Have you ever run a marathon? You start out strong, your outlook – optimistic. Steady strides & fixed focus move you forward towards your goal. You may even run for quite a while, but eventually, fatigue begins to set in. Often times, you just mentally regroup, perhaps even stopping for a water break. On again you run.
And then it hits. That point where you just don’t think you can go on any more. Muscles throbbing & breath escaping you, the road ahead somehow seems to grow longer & steeper before your very eyes. In your mind, you know that if you remain steadfast, pushing through the pain towards the finish line, that second wind will come & you’ll find the strength to make it through to the end. But you honestly don’t know if you have the strength to take another step, let alone another stride. Everything in you longs to give up as the strain of moving forward seems more than you can bear. Will this road ever end?
Such has been this past week. For whatever reason, this fourth week in Chapel Hill seemed to carry with it a heavy blow. Each day brought new concerns & setbacks to our boy’s progress in recovery, feeling much like one step forward & two steps back.
For several days, Isaac’s oxygen saturations fluxed to concerning lows. He also experienced increased volume & viscosity in his secretions. These conditions made breathing more difficult with Isaac often gagging on the mucus in his throat & lungs. Thus his ventilator settings needed to be adjusted to provide greater assistance to Isaac in breathing. This will most likely delay extubation further & possibly increase his need for the trach. This however is a catch-22 as future open-heart procedures could be affected by having the trach in place. So it’s now a matter of determining the lesser of two evils.
Increased fluid in his lungs, a low-grade fever yesterday, & the finding of bacteria from his ET tube culture indicate that Isaac has the early stages of pneumonia. Doctors have begun a 14-day treatment of Vancomycin & Zocin for this as cultures have confirmed the presence of staph in his lungs.
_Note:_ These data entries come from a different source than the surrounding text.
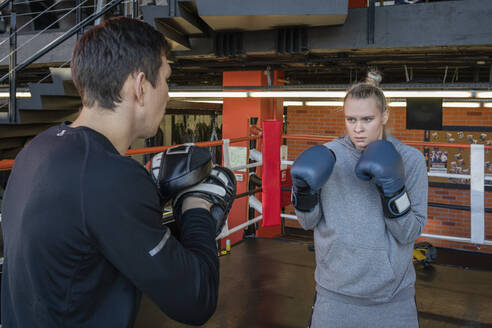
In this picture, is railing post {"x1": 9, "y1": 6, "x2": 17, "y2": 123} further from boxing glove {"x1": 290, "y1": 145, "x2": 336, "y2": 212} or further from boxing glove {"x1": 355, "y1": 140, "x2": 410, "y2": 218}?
boxing glove {"x1": 355, "y1": 140, "x2": 410, "y2": 218}

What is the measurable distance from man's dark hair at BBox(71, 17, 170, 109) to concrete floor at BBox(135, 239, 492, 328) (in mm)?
1861

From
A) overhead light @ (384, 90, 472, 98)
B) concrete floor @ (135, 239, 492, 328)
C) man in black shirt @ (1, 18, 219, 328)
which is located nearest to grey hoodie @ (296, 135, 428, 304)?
man in black shirt @ (1, 18, 219, 328)

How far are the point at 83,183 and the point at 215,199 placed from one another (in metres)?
0.29

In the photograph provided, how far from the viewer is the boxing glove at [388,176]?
4.07ft

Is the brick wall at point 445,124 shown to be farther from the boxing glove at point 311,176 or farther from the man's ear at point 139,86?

Following the Broviac operation, Isaac has not tolerated the breast milk feeds, causing him to go back on IV nutrition. He repeatedly spit up for a few days, a result of his stomach being unsettled & gagging on mucus that was caught between the ET tube & his throat. They have just turned his breast milk feeds back on tonight w/an ND tube now in place. This tube bypasses the stomach so that food can go directly into the digestive tract, thus avoiding the nausea spells. Once he shows consistent tolerance to the feeds, the tube will gradually be worked back towards the stomach. The tube may need to be reinserted by radiology under the assistance of fluoroscopy, as it seems to be coiling in his stomach & thus not passing into the bowel.
We discovered that Isaac has an ingeuinous hernia on Friday, which will most likely require a surgical repair. With more critical issues pressing right now, this will be put on the back burner until he nears discharge. So for now, we’ll just keep a vigilant watch to see if it worsens.
Over the past week, Isaac’s blood glucose levels have been unusually low. Several times, his TPM (IV nutrition) has been adjusted to compensate for this drop in sugars, but to no avail. The endocrinology team has closely followed this trend & are concerned that Issac may have hyperinsulinism, a condition where the pancreas exerts too much insulin. Diabetes is where the body has a surplus of glucose & not enough insulin. Hyperinsulinism is the inverse. Another possibility is the presence of insulinoma (an insulin-secreting mass) in Isaac’s pancreas. He will be taken down for an octreotide scan today to look for a mass.
Doctors are also concerned with Isaac’s kidneys as his BUN levels are elevated, indicating that his vessels are dehydrated. However, in spite of the administration of Lasix (a diuretic), Isaac is retaining an exorbitant amount of fluid in third space (tissues). So our boy is carrying a great deal of fluid & yet lacking what is needed in his vessels. Several of the medications he is currently on have renal effects, so doctors are working out a balancing act between them all to give Isaac what he needs right now to his heart & lungs without causing damage to his kidneys.
This road holds many twists & turns. Most recently, uphill in the pouring rain. We don’t know what lies just beyond the next bend. We don’t know how steep this hill may be nor the distance of our journey. But as our muscles strain for the next stride & breath seems just out of reach, we press on for love of our little boy & the knowledge that God has not forsaken us. Our hearts ache for home with sweet Isaac in our arms. God provides us strength for each day & we remain resolved to run on for our little boy as he continues to fight towards recovery. The occasional ray of light breaks through the clouds, reminding us of the glorious sun shining just beyond the grey. And so we continue on, waiting for the second wind to come.